▶ [WRITTEN INSTRUCTION A]: Echo the notebook excerpt on loading data from a pickle file, word for word and in full.

▶ [TEXT SHOWN]:
•••

DataFrame exported to pickle file: data.pkl
DataFrame exported to CSV file: data.csv


### Load data from a Pickle file

In [5]:

def load_data(file_path):
    """
    Load data from a CSV file.

    Parameters:
    file_path (str): The path to the CSV file.

    Returns:
    df (pd.DataFrame): The loaded DataFrame.
    """
    df = pd.read_pickle(file_path)
    return df

file_path = 'data.pkl'
df = load_data(file_path)

df.head(3)

Unnamed: 0,software_manufacturer,domain,category,tool,platform,proficiency_level,proficiency_description,product_type,icons
0,Plotly Inc.,Data Analytics,Visualization,Plotly,Python,9,I have significant hands-on experience with this.,Open Source,icons/tool_300/plotly_300x300.png
1,Plotly Inc.,Web Development,Framework,Dash,Python,5,I have a moderate understanding of this.,Open Source,icons/tool_300/plotly_300x300.png
2,Python Community,Data Analytics,Visualization,Seaborn,Python,4,I have some experience using this.,Open Source,icons/tool_300/python_300x300.png


### Custom hover text function

In [6]:
# Create custom hover text based on node type
def generate_custom_hover(row, is_child):
    if is_child:
        return (
            f"Platform: "

•••

▶ [INPUT FOR THIS TASK]:
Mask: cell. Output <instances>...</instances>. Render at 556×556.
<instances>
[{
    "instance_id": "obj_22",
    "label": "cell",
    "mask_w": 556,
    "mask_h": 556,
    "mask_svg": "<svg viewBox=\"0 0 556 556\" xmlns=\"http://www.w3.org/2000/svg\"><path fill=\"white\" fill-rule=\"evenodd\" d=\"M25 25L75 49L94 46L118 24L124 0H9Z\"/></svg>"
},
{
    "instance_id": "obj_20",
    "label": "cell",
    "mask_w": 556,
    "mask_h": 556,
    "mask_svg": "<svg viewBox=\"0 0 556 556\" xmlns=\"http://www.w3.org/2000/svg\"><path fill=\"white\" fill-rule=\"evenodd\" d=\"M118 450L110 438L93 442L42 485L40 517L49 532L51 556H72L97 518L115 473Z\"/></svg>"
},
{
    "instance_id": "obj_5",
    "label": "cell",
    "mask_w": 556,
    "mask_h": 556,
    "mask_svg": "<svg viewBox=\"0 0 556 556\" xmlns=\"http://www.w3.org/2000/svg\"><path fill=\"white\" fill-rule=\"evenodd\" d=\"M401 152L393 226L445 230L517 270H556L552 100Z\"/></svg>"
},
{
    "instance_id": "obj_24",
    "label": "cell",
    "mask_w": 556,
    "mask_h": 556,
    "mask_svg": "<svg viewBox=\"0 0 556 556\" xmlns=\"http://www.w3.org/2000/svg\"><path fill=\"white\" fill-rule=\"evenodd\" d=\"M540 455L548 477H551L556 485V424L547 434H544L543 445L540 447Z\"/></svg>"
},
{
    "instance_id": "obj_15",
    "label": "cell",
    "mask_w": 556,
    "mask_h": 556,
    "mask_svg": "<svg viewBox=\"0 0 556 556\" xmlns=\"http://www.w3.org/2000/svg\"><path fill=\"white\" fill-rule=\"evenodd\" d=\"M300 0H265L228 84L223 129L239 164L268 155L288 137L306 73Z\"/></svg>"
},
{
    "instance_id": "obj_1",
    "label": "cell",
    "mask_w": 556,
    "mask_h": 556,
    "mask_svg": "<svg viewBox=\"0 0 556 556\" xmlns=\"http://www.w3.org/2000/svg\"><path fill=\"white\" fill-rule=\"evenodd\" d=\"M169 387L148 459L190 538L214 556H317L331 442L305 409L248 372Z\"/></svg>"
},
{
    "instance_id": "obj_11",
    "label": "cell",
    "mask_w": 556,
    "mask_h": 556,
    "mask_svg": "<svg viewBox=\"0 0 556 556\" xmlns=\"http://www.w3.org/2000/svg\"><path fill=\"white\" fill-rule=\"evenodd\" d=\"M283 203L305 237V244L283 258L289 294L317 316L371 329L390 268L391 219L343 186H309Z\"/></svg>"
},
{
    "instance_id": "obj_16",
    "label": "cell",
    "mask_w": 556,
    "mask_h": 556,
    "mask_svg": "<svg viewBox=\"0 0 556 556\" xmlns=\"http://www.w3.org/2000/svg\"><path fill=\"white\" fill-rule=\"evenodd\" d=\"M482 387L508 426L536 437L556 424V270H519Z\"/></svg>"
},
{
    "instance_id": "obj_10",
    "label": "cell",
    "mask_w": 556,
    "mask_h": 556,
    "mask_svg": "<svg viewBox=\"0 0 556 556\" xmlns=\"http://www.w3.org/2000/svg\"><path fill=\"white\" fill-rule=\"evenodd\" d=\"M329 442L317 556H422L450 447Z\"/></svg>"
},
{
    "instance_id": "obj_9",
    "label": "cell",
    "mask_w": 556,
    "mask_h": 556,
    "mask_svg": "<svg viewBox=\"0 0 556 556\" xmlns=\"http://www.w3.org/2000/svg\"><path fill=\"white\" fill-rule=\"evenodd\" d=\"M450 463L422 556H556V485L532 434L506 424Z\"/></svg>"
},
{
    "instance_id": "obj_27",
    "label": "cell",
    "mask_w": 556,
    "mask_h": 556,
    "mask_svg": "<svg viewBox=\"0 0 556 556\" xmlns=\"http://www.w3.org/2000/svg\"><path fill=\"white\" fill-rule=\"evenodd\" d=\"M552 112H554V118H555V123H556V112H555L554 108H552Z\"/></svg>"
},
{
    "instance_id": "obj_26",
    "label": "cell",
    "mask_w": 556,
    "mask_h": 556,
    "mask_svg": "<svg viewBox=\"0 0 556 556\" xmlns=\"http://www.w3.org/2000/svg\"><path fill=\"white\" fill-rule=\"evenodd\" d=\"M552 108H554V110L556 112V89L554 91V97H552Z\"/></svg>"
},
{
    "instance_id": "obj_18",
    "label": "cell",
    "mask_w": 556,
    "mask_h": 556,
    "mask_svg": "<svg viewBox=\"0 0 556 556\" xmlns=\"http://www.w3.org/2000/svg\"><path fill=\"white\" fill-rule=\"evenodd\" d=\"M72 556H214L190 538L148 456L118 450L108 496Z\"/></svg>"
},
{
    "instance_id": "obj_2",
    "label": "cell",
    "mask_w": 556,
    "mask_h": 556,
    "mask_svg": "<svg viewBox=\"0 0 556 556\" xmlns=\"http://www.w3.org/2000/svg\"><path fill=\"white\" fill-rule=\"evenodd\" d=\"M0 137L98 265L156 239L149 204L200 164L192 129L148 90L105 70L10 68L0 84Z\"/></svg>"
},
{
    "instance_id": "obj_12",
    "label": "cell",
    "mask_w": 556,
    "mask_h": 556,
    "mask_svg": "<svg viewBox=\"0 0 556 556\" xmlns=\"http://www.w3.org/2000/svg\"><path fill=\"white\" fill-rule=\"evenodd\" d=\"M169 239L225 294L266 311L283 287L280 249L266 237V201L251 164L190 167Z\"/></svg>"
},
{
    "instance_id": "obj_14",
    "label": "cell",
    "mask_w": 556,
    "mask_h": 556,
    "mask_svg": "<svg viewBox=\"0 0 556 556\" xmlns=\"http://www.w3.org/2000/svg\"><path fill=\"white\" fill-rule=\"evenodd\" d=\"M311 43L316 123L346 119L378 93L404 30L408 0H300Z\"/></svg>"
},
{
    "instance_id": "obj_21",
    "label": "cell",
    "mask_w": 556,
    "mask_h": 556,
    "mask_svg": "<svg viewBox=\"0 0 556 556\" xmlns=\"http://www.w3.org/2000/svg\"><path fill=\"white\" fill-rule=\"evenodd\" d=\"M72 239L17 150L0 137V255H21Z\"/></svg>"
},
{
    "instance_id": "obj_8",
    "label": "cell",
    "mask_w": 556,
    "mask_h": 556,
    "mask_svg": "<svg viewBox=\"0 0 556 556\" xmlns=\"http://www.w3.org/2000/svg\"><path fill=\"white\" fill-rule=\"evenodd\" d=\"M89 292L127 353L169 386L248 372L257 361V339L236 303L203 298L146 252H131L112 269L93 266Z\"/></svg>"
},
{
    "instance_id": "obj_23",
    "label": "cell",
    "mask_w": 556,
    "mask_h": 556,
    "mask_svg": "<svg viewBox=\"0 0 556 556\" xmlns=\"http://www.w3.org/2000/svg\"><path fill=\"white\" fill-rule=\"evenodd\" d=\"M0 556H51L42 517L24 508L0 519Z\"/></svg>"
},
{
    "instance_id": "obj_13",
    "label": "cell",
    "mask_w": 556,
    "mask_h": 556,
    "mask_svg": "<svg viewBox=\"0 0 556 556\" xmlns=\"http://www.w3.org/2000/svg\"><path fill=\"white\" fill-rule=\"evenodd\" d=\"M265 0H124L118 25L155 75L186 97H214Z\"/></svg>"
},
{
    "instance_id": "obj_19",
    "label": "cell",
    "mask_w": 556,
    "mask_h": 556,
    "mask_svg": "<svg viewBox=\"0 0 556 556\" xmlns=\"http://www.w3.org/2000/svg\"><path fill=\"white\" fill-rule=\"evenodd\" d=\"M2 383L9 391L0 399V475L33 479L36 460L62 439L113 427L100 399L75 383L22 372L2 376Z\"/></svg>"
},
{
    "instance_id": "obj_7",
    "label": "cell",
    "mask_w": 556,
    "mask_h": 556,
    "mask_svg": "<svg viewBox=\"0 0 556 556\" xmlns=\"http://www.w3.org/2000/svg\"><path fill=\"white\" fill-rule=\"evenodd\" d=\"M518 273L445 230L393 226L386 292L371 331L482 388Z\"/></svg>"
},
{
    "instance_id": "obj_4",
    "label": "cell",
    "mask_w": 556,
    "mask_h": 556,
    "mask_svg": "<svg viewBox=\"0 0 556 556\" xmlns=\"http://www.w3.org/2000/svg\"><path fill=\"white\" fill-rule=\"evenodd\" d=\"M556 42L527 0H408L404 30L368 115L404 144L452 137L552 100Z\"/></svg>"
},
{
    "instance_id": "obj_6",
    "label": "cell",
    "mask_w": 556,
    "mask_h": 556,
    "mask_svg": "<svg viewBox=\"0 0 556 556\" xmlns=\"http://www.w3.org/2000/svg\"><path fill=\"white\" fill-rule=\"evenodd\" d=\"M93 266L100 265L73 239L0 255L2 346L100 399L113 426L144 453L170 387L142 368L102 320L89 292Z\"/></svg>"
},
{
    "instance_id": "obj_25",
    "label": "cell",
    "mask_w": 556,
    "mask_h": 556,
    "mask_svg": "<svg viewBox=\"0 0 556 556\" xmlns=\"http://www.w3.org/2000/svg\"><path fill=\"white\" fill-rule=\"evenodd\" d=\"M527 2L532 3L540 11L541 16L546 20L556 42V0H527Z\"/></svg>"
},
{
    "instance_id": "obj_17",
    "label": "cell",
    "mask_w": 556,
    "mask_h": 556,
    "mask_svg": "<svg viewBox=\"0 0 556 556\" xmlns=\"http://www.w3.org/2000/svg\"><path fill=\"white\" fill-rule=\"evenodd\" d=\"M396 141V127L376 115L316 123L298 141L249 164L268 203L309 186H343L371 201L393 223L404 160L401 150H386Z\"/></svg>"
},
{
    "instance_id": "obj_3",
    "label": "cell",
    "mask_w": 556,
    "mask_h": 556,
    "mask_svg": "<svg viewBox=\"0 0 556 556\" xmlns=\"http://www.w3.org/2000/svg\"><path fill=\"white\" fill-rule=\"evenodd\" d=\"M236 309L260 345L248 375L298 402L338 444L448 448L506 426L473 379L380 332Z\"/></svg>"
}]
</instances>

•••

▶ [WRITTEN INSTRUCTION B]: Return each line of the listing that contains the string "instances". The match is case-sensitive.

▶ [TASK SOLUTION A]:
DataFrame exported to pickle file: data.pkl
DataFrame exported to CSV file: data.csv


### Load data from a Pickle file

In [5]:

def load_data(file_path):
    """
    Load data from a CSV file.

    Parameters:
    file_path (str): The path to the CSV file.

    Returns:
    df (pd.DataFrame): The loaded DataFrame.
    """
    df = pd.read_pickle(file_path)
    return df

file_path = 'data.pkl'
df = load_data(file_path)

df.head(3)

Unnamed: 0,software_manufacturer,domain,category,tool,platform,proficiency_level,proficiency_description,product_type,icons
0,Plotly Inc.,Data Analytics,Visualization,Plotly,Python,9,I have significant hands-on experience with this.,Open Source,icons/tool_300/plotly_300x300.png
1,Plotly Inc.,Web Development,Framework,Dash,Python,5,I have a moderate understanding of this.,Open Source,icons/tool_300/plotly_300x300.png
2,Python Community,Data Analytics,Visualization,Seaborn,Python,4,I have some experience using this.,Open Source,icons/tool_300/python_300x300.png


### Custom hover text function

In [6]:
# Create custom hover text based on node type
def generate_custom_hover(row, is_child):
    if is_child:
        return (
            f"Platform: "

▶ [TASK SOLUTION B]:
Mask: cell. Output <instances>...</instances>. Render at 556×556.
<instances>
</instances>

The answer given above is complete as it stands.